**Aim of the task**
Leave out the pictures and copy every record exactly.

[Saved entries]
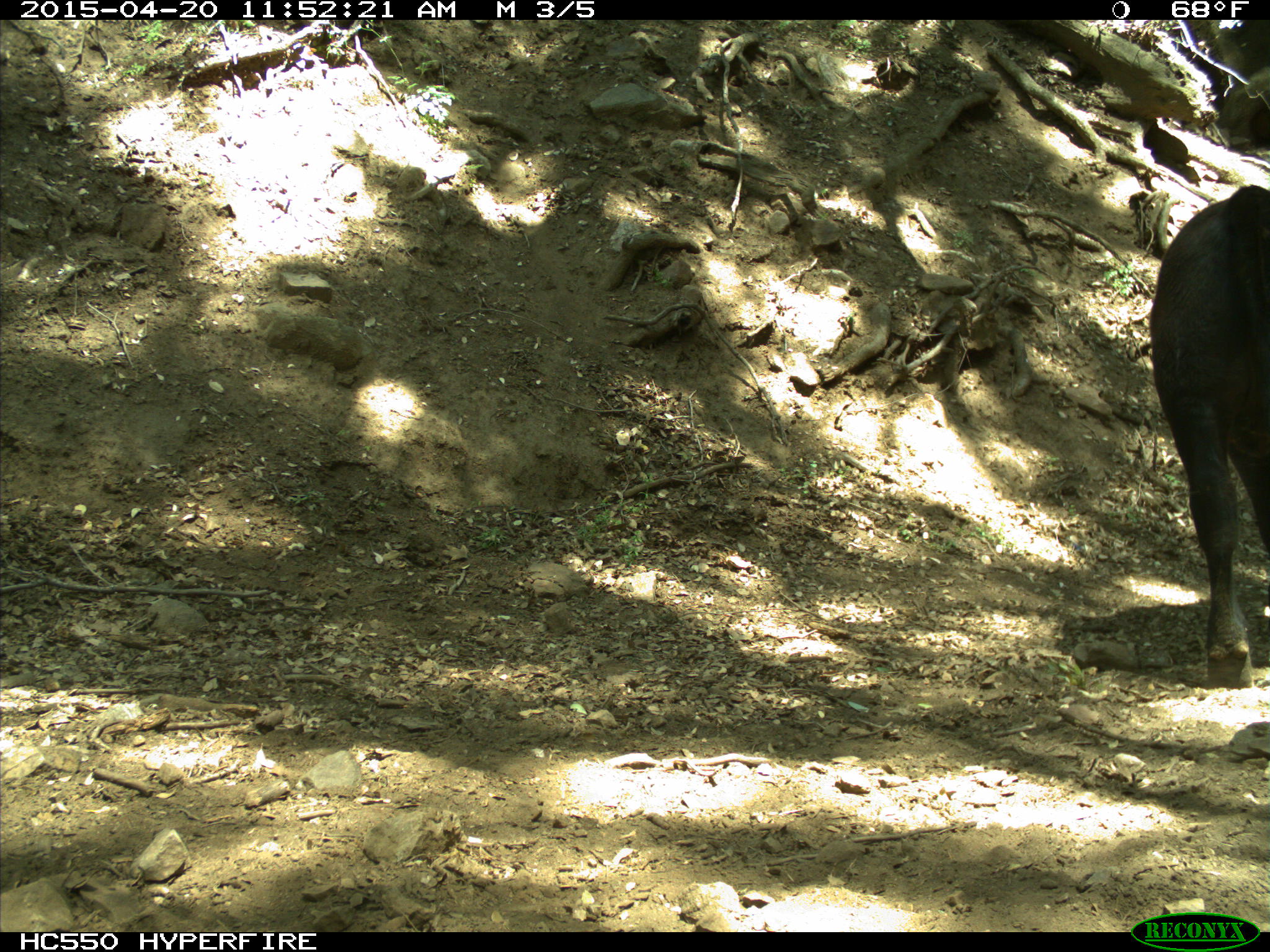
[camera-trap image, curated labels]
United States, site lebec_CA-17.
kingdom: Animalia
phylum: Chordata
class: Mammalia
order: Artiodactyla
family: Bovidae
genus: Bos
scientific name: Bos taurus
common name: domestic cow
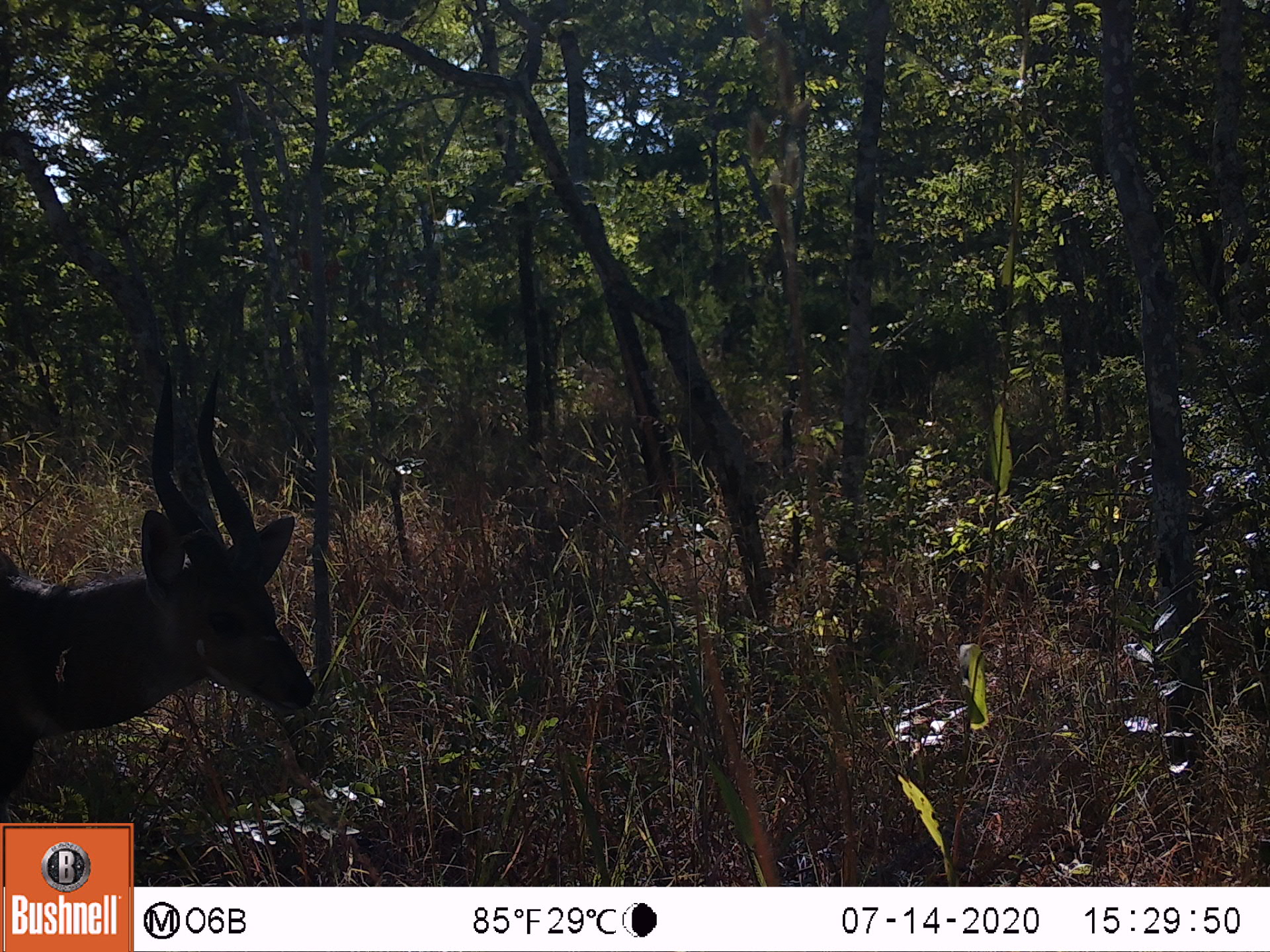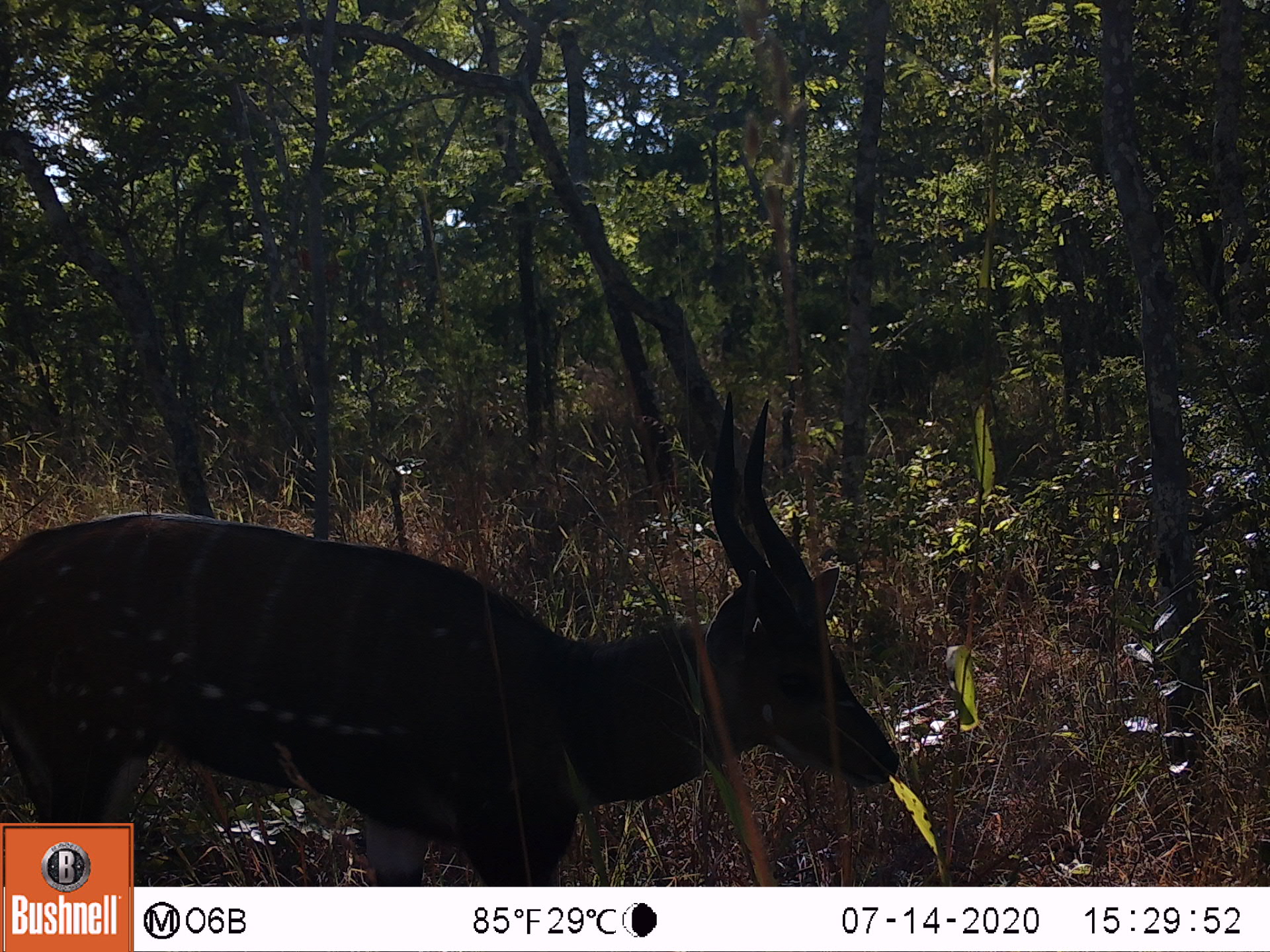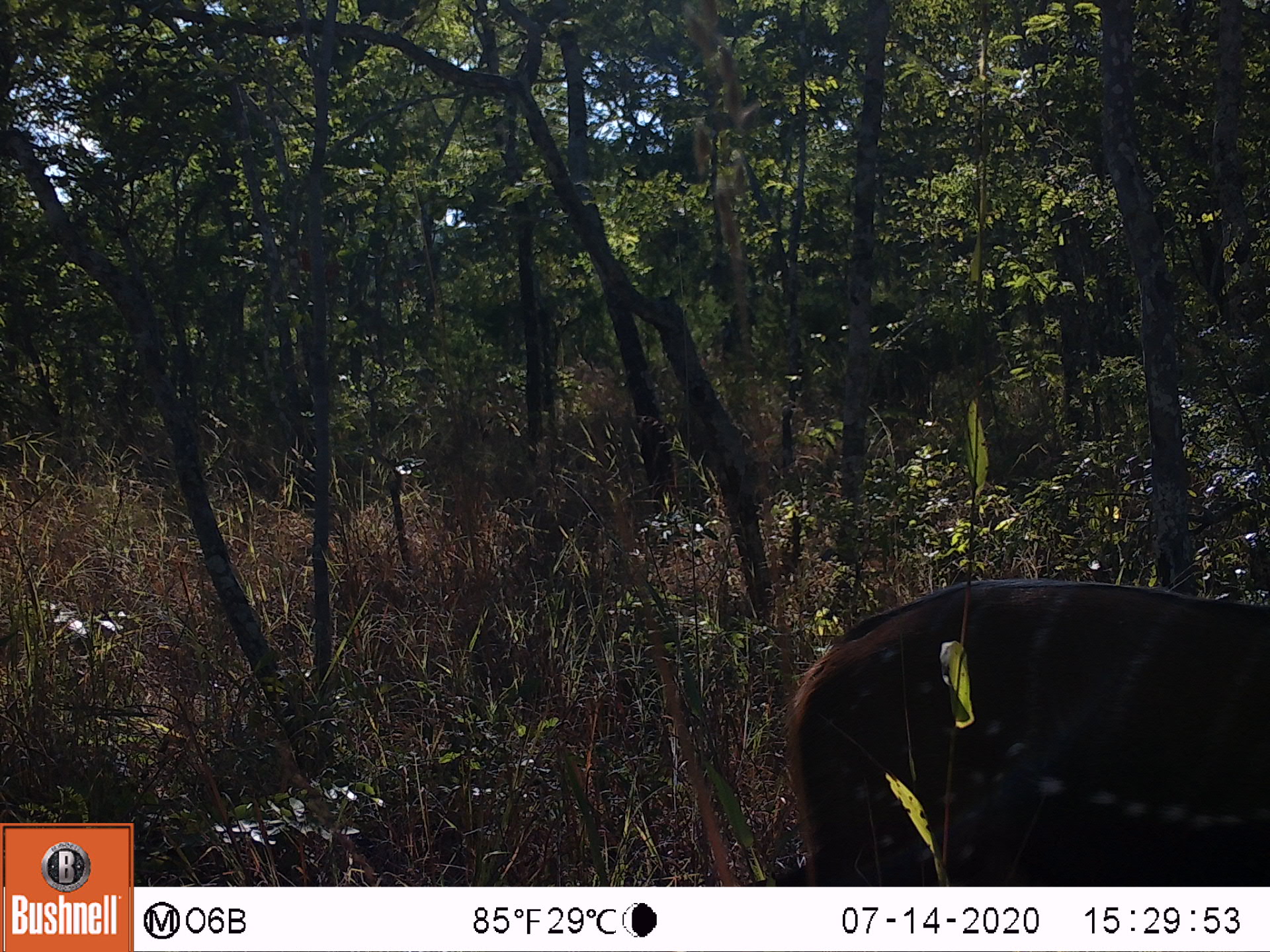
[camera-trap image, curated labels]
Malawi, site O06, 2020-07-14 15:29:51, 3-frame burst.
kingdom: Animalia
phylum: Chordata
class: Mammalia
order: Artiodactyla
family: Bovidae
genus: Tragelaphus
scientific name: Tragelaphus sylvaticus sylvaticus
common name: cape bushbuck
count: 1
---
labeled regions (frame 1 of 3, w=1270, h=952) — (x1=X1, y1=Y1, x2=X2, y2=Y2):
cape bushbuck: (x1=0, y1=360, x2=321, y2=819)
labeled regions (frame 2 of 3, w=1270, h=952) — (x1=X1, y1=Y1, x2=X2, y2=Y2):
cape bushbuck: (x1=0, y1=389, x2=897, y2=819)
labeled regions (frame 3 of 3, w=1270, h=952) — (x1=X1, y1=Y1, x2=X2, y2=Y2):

**Response box**
[camera-trap image, curated labels]
United States, site lebec_CA-17.
kingdom: Animalia
phylum: Chordata
class: Mammalia
order: Artiodactyla
family: Bovidae
genus: Bos
scientific name: Bos taurus
common name: domestic cow
[camera-trap image, curated labels]
Malawi, site O06, 2020-07-14 15:29:51, 3-frame burst.
kingdom: Animalia
phylum: Chordata
class: Mammalia
order: Artiodactyla
family: Bovidae
genus: Tragelaphus
scientific name: Tragelaphus sylvaticus sylvaticus
common name: cape bushbuck
count: 1
---
labeled regions (frame 1 of 3, w=1270, h=952) — (x1=X1, y1=Y1, x2=X2, y2=Y2):
cape bushbuck: (x1=0, y1=360, x2=321, y2=819)
labeled regions (frame 2 of 3, w=1270, h=952) — (x1=X1, y1=Y1, x2=X2, y2=Y2):
cape bushbuck: (x1=0, y1=389, x2=897, y2=819)
labeled regions (frame 3 of 3, w=1270, h=952) — (x1=X1, y1=Y1, x2=X2, y2=Y2):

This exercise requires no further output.